Le 17 mars 1959 le chef spirituel et temporel du Tibet fuit les obus de l’armée populaire de Mao qui s’écrasent sur son palais et prend le chemin de l’exil.
«Quand on a tout conquis sur terre, que reste-il encore à conquérir? L’esprit!»
Le chapitre 4 nous ramène à la période contemporaine, et aux rencontres entre la raison occidentale et les pratiques du bouddhisme tibétain. Idées forces : sortir du dualisme corps / esprit longtemps professé par les philosophies occidentales ; regarder de plus près et sans a priori comment fonctionne la méditation et ce travail qui conduit à « l’éveil » et à ses probables conséquences.

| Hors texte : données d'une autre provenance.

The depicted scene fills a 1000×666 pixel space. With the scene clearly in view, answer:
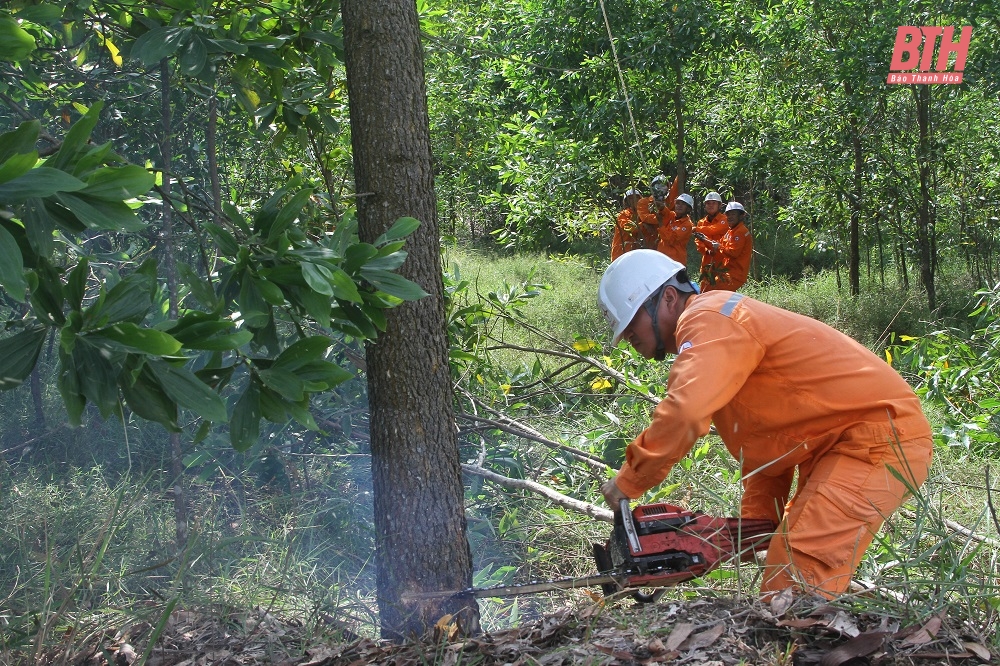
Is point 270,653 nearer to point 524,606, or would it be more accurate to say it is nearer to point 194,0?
point 524,606

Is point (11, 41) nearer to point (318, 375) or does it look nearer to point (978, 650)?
point (318, 375)

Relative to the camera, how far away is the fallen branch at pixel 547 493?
164 inches

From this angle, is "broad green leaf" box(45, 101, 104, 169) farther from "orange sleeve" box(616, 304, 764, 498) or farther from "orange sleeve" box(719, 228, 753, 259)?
"orange sleeve" box(719, 228, 753, 259)

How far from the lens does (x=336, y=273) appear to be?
2363 millimetres

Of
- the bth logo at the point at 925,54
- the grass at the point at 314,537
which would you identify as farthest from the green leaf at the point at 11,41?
the bth logo at the point at 925,54

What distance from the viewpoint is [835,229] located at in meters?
12.5

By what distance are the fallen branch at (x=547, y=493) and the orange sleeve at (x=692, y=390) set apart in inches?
51.3

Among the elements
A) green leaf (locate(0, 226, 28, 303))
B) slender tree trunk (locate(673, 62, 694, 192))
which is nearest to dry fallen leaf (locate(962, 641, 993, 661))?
green leaf (locate(0, 226, 28, 303))

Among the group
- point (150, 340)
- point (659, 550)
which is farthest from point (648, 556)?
point (150, 340)

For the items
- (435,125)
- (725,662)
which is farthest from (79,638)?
(435,125)

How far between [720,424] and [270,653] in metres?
1.78

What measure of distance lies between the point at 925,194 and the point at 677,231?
3.34 metres

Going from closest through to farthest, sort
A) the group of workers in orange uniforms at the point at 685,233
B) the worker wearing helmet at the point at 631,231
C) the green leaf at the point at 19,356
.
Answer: the green leaf at the point at 19,356, the worker wearing helmet at the point at 631,231, the group of workers in orange uniforms at the point at 685,233

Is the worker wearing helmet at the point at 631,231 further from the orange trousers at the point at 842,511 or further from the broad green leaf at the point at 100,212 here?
the broad green leaf at the point at 100,212
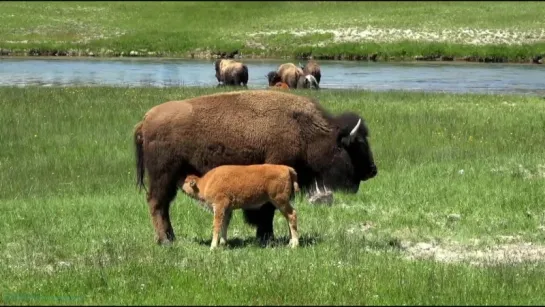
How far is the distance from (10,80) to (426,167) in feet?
71.0

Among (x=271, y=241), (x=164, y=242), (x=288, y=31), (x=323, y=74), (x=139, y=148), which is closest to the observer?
(x=164, y=242)

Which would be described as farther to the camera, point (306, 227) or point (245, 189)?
point (306, 227)

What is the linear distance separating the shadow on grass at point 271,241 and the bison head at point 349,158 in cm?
69

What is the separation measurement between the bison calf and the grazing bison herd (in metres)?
20.2

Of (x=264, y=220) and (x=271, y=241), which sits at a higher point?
(x=264, y=220)

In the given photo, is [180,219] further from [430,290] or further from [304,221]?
[430,290]

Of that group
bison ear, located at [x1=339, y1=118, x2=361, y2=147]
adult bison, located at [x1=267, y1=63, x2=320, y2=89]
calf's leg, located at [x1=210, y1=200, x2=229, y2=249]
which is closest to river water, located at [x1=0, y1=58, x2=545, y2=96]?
adult bison, located at [x1=267, y1=63, x2=320, y2=89]

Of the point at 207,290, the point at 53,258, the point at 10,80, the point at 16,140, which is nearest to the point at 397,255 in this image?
the point at 207,290

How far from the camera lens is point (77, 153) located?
17625mm

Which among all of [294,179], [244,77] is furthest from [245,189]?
[244,77]

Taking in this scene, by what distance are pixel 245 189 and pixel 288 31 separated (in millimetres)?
48750

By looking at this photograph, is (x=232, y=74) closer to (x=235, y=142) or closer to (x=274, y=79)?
(x=274, y=79)

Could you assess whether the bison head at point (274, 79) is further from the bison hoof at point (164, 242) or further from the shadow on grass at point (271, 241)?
the bison hoof at point (164, 242)

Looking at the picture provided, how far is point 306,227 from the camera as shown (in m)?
11.9
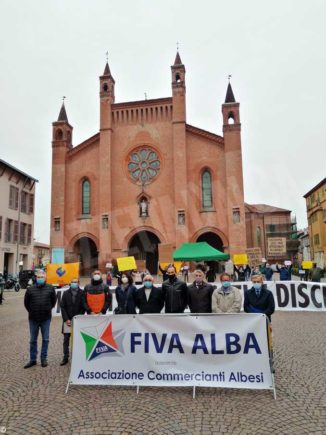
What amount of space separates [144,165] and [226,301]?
28.0 metres

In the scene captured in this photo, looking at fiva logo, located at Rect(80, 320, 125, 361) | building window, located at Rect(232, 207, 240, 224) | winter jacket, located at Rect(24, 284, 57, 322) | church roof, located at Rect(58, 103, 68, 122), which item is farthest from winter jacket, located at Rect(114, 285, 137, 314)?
church roof, located at Rect(58, 103, 68, 122)

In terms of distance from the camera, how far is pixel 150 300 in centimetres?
700

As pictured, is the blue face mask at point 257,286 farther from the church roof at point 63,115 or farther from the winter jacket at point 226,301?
the church roof at point 63,115

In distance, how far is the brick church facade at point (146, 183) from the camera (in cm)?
3134

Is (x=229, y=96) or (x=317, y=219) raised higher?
(x=229, y=96)

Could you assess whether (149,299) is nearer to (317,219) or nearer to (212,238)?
(212,238)

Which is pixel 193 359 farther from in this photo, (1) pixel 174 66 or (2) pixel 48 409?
(1) pixel 174 66

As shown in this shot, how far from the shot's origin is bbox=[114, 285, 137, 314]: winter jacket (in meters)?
7.49

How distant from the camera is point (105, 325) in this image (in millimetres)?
5723

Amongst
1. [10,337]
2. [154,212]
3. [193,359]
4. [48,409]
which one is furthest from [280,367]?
[154,212]

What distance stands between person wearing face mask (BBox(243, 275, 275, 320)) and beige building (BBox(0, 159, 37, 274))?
1116 inches

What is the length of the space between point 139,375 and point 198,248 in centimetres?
1321

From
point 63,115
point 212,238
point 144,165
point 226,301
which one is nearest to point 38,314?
point 226,301

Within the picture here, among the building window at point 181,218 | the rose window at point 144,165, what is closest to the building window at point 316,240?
the building window at point 181,218
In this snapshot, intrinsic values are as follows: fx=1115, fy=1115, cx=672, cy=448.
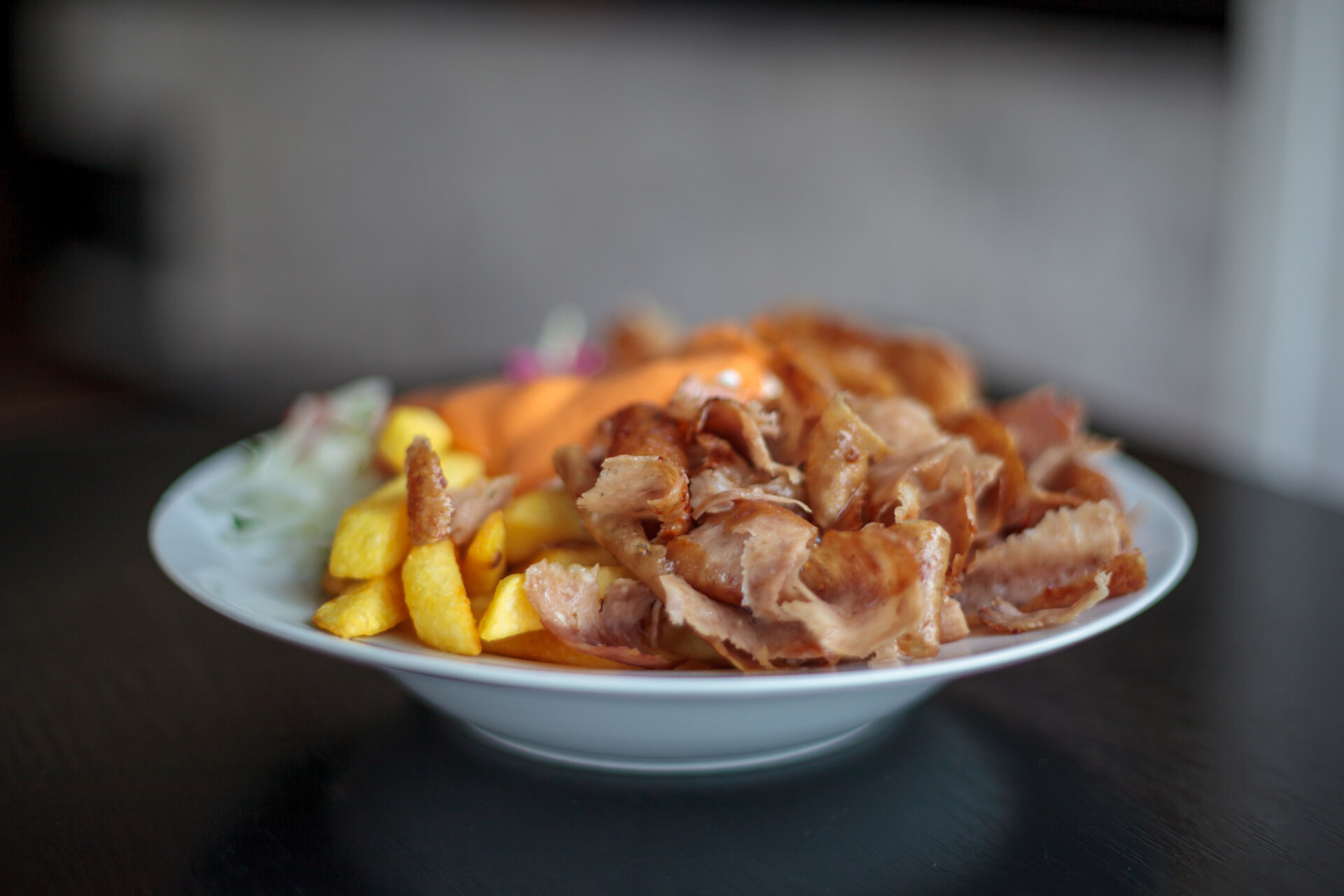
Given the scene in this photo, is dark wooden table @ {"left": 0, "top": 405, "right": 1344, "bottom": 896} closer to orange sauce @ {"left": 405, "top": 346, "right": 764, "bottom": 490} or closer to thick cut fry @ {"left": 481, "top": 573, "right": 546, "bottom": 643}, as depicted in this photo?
thick cut fry @ {"left": 481, "top": 573, "right": 546, "bottom": 643}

Des physiciens, des neurobiologistes vont approcher la « conscience » tibétaine à la recherche d’une « fonction mentale » soupçonnée, traquée, mais pas encore détectée dans le labyrinthe de notre cerveau. Un « improbable dialogue » qui débouchera pourtant sur des interrogations de part et d’autre. Des rencontres entre une nation de « moines » à la limite de la société féodale, et des « scientifiques » occidentaux dont J-P Barou et S. Crossman parlent déjà dans Enquêtes sur les savoirs indigènes (Gallimard Folio Essai). « Evidemment, tout cela est mystérieux, écrit l’actuel dalaï-lama, non prouvé scientifiquement ». Lui qui s’est souvent prêté à des expériences scientifiques occidentales. « Mais à un niveau spirituel, il doit exister certaines forces. » Peut-être des forces comme celles qui animent la pensée « globale, arborescente » de ceux que l’on appelle nos « surdoués », ou nos « enfants remarquables ».

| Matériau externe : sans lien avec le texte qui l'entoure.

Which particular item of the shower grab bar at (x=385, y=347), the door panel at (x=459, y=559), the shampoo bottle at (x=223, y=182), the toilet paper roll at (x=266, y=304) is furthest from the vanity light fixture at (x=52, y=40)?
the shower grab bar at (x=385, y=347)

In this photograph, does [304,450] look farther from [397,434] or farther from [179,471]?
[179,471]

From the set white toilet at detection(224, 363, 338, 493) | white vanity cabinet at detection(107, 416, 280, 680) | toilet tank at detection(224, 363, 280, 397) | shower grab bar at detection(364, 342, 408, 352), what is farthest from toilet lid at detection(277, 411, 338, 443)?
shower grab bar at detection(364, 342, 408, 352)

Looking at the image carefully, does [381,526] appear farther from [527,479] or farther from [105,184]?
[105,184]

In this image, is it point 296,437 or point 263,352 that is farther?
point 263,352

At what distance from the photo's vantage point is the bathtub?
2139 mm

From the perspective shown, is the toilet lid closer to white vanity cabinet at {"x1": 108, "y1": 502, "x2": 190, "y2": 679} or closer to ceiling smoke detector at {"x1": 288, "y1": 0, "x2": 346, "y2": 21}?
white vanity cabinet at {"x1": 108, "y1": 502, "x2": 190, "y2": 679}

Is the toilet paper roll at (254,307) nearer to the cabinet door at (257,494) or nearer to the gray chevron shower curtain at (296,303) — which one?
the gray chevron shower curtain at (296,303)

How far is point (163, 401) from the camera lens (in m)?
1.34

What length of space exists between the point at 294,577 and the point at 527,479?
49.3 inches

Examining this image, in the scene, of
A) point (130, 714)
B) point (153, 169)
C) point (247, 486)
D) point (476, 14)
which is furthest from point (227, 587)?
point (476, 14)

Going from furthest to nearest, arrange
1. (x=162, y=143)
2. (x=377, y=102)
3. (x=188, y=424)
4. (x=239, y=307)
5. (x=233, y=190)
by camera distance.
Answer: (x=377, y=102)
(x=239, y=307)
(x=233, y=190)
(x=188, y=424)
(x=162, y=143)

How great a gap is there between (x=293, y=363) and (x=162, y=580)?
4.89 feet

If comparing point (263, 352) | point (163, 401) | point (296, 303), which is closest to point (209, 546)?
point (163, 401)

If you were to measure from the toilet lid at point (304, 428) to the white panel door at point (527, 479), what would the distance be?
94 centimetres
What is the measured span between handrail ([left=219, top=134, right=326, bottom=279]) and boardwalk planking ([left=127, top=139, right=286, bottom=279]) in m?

Cet essai est indispensable pour une « culture tibétaine ». Bien qu’écrit « avec une narration au bord parfois du romanesque » comme les auteurs l’avouent, ce ton donne justement un bon rythme de lecture et facilite probablement l’ingurgitation d’un contenu important, extrêmement documenté, et qui ne manque pas de questionner l’occidental et sa culture.
Les premières lignes : « Rien. Pas un mot, pas de chair, seulement des orbites creuses désignant la direction nord-est. Aucun lien de sang, de parenté, aucune assise visible. Un garçonnet dont nul ne connaît rien, pas même l’existence – quoiqu’il semble, lui, savoir pas mal de choses –, un petit fermier extrait de sa broussaille, de ses habits grossiers en peau de mouton, va se voir intronisé quatorzième dalaï-lama, « océan de conscience », prendre la succession du treizième de la lignée décédé à Lhassa, capitale du Tibet, deux ans auparavant. Au moment de la passation des pouvoirs, ces deux êtres semblent se saluer, se reconnaître, sans pourtant s’être jamais vus. » Éditions du Seuil 2010.